WHAT THE EXERCISE ASKS> Repeat the listing word for word. No pictures belong in the copy.

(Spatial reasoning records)

^^^^^^^^

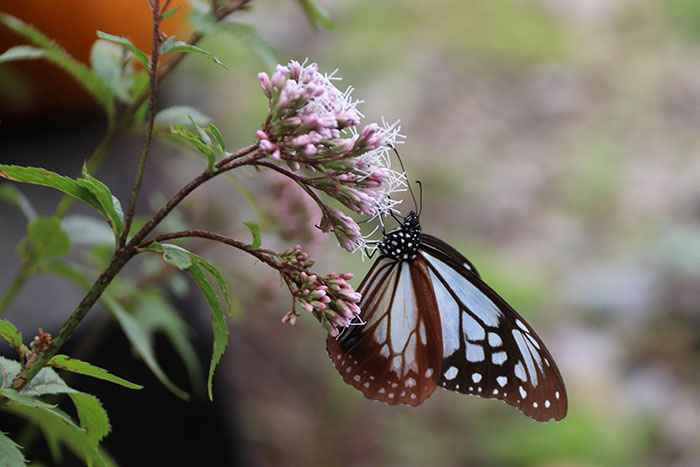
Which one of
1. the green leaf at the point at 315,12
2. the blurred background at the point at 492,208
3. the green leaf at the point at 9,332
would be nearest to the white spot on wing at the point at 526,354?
the blurred background at the point at 492,208

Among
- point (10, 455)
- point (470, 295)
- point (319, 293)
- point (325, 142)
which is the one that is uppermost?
point (470, 295)

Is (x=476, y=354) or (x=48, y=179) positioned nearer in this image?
(x=48, y=179)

^^^^^^^^

SOLUTION>
Which one of
1. the green leaf at the point at 315,12
2. the blurred background at the point at 492,208
3. the green leaf at the point at 9,332
would be nearest to the white spot on wing at the point at 526,354?
the blurred background at the point at 492,208

Among
- point (10, 455)
- point (470, 295)
- point (319, 293)
- point (325, 142)
which is the one that is uppermost?
point (470, 295)

Is (x=476, y=354) or (x=48, y=179) positioned nearer in this image?
(x=48, y=179)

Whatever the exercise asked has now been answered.